È trascorso oltre un anno dal primo lockdown e l'Italia, con centodiecimila morti per Covid-19, arranca ancora in preda ad una drammatica emergenza. La campagna di vaccinazione stenta a decollare, l'economia è in ginocchio, il malcontento popolare serpeggia, soprattutto tra le categorie più esposte alle raffiche della crisi.

Ma c'è un altro aspetto, eticamente non meno importante, che alimenta amarezza e fondate preoccupazioni: il progressivo smarrimento del sentimento di solidarietà, quel particolare afflato che nel corso della storia è sempre risultato fondamentale, in ogni nazione, per superare i momenti più duri. Nel marzo del 2020 l'Italia affrontò sgomenta l'impatto con un virus misterioso che arrivava dalla Cina. Generazioni di cittadini che non avevano conosciuto la guerra si ritrovarono improvvisamente a combattere contro un nemico infinitamente piccolo ma letale. Ci furono errori, fatali improvvisazioni ma in generale si avvertiva la voglia di affrontare tutti insieme una prova decisiva. Certo, quelle bandiere tricolori appese sui balconi e gli striscioni con le scritte “andrà tutto bene” contenevano un pizzico di retorica; eppure testimoniavano un sentimento comune, la consapevolezza di trovarsi sulla stessa barca.

Oggi, a dispetto del fatto che disponiamo di un'arma decisiva come il vaccino, l'atmosfera è quella della discordia generalizzata: tutti contro tutti, stressati, incattiviti, avvelenati da un morbo altrettanto pericoloso, quello della sfiducia.

G iorni fa sono scesi in piazza in varie città ristoratori e titolari di partite Iva, commercianti costretti a ricorrere agli strozzini, cittadini che la crisi sta mettendo al tappeto, penalizzati dalla perversa logica dei semafori, a malapena sostenuti da qualche briciola di “ristori”. Una protesta legittima, accorata, non inficiata dalla presenza di qualche agitatore infiltrato. Eppure è stata l'occasione per toccare con mano la totale mancanza di empatia, una sorta di desamistade che divide i cosiddetti garantiti (dipendenti pubblici, impiegati a reddito fisso, pensionati) dagli autonomi.

I primi, per lo più interessati ad ogni forma di chiusura che possa garantirgli la salute ad ogni costo (anche quello del fallimento altrui) considererebbero i secondi una pletora di evasori fiscali che ora pretendono il sussidio statale.

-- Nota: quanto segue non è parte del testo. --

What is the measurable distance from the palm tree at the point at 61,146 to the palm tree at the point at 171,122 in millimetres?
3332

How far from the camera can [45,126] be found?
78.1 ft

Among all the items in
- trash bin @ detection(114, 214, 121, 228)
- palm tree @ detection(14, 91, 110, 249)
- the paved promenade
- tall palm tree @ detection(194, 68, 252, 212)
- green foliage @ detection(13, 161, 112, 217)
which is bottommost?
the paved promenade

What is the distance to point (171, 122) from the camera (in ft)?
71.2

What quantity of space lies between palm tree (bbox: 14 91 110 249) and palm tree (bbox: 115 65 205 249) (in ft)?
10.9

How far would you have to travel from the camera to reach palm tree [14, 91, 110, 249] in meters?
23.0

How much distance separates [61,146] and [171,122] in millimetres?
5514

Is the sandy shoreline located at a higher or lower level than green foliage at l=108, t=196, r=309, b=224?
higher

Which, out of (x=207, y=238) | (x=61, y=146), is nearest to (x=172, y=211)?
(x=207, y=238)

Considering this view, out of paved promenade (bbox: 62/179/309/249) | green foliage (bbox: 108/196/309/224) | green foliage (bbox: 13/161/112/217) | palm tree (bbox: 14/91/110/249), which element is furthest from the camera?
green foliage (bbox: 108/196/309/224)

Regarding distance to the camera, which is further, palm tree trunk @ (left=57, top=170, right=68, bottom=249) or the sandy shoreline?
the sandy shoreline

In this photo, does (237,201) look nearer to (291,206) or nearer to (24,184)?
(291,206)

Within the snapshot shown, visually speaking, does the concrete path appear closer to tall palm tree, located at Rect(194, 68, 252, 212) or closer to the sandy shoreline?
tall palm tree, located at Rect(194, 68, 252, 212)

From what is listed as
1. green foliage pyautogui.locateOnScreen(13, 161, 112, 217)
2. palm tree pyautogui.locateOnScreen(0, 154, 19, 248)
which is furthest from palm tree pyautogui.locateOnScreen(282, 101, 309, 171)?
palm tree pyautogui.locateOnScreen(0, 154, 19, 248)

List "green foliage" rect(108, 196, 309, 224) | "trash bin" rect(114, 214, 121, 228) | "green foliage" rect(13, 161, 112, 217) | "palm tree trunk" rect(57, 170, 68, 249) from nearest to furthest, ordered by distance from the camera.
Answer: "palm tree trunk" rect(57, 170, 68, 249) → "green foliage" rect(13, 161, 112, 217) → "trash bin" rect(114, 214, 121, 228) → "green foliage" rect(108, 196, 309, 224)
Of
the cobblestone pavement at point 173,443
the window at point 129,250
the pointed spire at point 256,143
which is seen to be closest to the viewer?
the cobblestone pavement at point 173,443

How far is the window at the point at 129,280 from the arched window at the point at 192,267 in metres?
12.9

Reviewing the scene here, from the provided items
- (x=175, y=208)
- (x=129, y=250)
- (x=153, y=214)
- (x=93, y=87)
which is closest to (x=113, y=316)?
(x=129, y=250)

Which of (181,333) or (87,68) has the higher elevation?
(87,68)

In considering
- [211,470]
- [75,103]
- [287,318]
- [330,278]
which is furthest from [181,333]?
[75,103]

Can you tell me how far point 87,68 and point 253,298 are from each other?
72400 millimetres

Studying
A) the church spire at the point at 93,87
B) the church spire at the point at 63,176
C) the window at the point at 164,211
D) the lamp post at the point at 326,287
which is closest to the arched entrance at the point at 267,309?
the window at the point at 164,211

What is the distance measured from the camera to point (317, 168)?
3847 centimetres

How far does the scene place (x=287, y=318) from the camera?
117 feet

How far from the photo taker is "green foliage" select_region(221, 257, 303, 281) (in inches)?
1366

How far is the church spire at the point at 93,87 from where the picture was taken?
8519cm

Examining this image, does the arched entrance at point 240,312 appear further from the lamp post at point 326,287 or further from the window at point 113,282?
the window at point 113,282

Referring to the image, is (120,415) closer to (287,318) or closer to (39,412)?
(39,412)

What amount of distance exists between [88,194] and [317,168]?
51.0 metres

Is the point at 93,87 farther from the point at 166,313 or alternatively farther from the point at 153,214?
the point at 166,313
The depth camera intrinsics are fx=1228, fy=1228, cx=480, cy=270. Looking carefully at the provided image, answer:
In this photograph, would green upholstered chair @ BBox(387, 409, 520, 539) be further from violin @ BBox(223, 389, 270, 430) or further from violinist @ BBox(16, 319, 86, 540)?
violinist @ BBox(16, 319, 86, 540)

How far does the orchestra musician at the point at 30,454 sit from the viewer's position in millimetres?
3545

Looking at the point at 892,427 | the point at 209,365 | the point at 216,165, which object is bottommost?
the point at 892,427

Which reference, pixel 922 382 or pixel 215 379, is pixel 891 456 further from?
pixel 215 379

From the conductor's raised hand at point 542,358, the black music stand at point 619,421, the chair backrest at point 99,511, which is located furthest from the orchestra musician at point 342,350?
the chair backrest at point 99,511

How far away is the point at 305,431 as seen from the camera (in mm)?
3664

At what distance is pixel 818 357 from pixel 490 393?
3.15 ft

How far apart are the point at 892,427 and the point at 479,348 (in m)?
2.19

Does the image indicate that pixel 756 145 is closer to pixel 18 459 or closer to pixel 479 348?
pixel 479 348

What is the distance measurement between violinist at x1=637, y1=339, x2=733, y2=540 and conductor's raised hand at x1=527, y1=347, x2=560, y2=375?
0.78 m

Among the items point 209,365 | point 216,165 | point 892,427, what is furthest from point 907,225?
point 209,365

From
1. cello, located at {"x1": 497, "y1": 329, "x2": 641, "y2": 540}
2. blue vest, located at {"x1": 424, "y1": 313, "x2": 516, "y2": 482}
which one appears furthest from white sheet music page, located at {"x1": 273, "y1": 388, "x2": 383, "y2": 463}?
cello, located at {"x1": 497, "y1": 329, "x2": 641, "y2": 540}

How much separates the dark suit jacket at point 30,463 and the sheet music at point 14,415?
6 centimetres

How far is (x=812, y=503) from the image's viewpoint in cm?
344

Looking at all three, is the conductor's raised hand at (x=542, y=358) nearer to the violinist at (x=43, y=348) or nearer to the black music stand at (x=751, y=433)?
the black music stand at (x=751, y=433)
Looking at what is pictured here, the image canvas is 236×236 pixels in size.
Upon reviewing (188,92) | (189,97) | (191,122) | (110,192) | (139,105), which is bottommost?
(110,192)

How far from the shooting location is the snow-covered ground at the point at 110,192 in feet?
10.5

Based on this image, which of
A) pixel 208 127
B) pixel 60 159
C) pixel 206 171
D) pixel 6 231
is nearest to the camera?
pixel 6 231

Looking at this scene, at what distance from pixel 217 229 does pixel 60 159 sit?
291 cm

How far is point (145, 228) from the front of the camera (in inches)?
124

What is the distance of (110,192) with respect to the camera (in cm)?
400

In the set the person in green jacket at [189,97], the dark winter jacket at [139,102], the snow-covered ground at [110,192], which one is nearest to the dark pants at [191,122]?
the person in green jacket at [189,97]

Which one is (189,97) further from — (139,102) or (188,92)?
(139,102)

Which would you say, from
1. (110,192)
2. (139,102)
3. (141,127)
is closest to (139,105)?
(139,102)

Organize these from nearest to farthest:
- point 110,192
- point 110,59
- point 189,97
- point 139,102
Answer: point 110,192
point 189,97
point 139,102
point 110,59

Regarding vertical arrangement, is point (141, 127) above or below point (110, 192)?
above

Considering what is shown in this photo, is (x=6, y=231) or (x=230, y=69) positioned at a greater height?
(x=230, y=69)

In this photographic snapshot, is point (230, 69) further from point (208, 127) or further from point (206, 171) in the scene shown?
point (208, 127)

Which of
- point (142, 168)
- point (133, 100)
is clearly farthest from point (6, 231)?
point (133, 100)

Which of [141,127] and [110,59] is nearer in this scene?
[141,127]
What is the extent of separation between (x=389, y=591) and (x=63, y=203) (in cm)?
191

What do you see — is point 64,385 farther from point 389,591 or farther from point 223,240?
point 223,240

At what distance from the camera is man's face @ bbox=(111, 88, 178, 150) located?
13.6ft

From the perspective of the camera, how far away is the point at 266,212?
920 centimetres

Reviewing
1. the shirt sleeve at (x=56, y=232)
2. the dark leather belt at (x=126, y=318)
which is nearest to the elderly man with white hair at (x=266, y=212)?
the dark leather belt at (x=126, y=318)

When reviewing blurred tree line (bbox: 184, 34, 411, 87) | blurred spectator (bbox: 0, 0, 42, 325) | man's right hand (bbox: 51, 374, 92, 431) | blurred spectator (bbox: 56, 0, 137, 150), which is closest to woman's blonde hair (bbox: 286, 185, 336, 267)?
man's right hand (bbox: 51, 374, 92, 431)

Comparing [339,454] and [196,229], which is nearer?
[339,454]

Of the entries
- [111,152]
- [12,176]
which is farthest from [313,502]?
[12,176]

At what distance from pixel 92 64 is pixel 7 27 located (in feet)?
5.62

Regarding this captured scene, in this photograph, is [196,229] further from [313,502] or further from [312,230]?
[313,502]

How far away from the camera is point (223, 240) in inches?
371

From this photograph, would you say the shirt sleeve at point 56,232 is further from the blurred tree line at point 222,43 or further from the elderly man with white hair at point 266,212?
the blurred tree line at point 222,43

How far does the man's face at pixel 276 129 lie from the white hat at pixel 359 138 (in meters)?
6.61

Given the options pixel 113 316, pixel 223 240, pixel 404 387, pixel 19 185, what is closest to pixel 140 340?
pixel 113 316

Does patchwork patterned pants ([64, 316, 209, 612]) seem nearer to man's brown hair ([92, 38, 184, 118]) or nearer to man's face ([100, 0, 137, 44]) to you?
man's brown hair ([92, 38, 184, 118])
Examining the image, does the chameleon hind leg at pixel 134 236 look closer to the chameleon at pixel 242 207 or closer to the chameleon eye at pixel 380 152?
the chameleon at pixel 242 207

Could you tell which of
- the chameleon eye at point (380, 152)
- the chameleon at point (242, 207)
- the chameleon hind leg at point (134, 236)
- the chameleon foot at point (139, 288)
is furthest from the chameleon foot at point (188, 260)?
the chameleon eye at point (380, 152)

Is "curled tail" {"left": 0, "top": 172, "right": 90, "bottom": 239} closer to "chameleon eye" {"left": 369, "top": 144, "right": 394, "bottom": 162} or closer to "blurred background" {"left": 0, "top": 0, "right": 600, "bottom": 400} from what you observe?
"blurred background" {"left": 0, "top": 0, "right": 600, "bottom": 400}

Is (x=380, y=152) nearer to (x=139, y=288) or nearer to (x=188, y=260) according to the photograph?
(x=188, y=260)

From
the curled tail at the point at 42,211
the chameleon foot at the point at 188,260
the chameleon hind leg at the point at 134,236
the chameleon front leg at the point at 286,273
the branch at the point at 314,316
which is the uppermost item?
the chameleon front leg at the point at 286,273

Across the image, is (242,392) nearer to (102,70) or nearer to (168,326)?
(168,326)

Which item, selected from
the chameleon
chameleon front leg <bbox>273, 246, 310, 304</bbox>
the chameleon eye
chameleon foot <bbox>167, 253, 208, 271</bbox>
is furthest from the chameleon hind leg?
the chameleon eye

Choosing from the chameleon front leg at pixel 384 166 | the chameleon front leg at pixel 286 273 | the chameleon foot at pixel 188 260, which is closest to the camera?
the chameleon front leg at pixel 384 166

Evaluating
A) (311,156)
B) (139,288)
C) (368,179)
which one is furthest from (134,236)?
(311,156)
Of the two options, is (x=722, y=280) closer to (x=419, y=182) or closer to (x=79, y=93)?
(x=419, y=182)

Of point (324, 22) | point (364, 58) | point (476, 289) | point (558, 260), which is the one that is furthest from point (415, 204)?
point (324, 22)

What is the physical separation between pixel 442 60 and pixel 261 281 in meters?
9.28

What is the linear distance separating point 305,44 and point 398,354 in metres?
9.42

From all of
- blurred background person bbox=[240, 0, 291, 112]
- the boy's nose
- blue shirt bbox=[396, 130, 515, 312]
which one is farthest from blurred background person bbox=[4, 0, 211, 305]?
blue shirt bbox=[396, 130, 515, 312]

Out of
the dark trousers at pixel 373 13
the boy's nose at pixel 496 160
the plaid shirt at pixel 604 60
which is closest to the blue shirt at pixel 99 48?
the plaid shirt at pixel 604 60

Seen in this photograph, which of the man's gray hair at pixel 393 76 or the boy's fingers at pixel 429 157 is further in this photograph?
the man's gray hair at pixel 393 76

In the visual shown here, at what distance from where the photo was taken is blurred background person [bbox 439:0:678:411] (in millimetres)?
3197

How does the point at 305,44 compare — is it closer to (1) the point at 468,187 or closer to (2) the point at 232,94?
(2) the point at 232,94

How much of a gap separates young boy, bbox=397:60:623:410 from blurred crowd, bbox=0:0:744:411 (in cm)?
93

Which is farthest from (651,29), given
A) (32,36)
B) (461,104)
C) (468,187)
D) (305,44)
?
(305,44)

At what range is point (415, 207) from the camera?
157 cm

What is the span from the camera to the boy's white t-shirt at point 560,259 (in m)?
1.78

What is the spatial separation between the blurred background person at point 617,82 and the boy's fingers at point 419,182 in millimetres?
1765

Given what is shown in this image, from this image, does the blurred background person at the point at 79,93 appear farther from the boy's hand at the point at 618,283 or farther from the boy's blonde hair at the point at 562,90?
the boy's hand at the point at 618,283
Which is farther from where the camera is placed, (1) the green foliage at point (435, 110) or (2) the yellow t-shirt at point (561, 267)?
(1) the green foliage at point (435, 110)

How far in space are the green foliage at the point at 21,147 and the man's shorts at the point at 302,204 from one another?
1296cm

E gli autonomi, a loro volta, penserebbero ai garantiti come dei fannulloni ruba-stipendio che passano la giornata spalmati sui divani a guardare le serie di Netflix. A leggere i social c'è soprattutto questo: il trionfo degli stereotipi, delle generalizzazioni più banali, nessuna voglia di capire le ragioni degli altri.

È una drammatica spaccatura che investe persino la campagna di vaccinazione. La scelta di non procedere indistintamente per fasce di età ma di proteggere anche alcune categorie, ha causato non solo il fenomeno dei “salta la lista” (giustamente stigmatizzato dal premier Draghi) ma anche un'avvilente guerra tra vaccinandi: gli esenti contro chi può iscriversi senza aspettare la chiamata dell'Ats, le persone in attesa del siero AstraZeneca invidiose di chi ha invece ricevuto i vaccini Pfizer o Moderna, i settantenni contro gli ultranovantenni che (si legge anche questo!) avrebbero vissuto già abbastanza. Siamo non solo all'assenza del senso civico ma ai limiti della ferocia.

È una dura primavera quella che stiamo vivendo. Nella Sardegna che vira verso la zona rossa tornano alla mente, come messaggio di verità che solo la poesia e la letteratura sanno a volte dare, i versi di Thomas Stearns Eliot: «Aprile è il più crudele di tutti i mesi, genera lillà dalla terra morta, mescola memoria e desiderio, desta radici sopite con pioggia di primavera». È l'incipit de «La terra desolata», un poema meraviglioso. La rivincita della natura non si accoppia purtroppo alla rinascita morale dell'uomo. Eppure per battere la pandemia servirebbe soprattutto la solidarietà che abbiamo un po' tutti smarrito.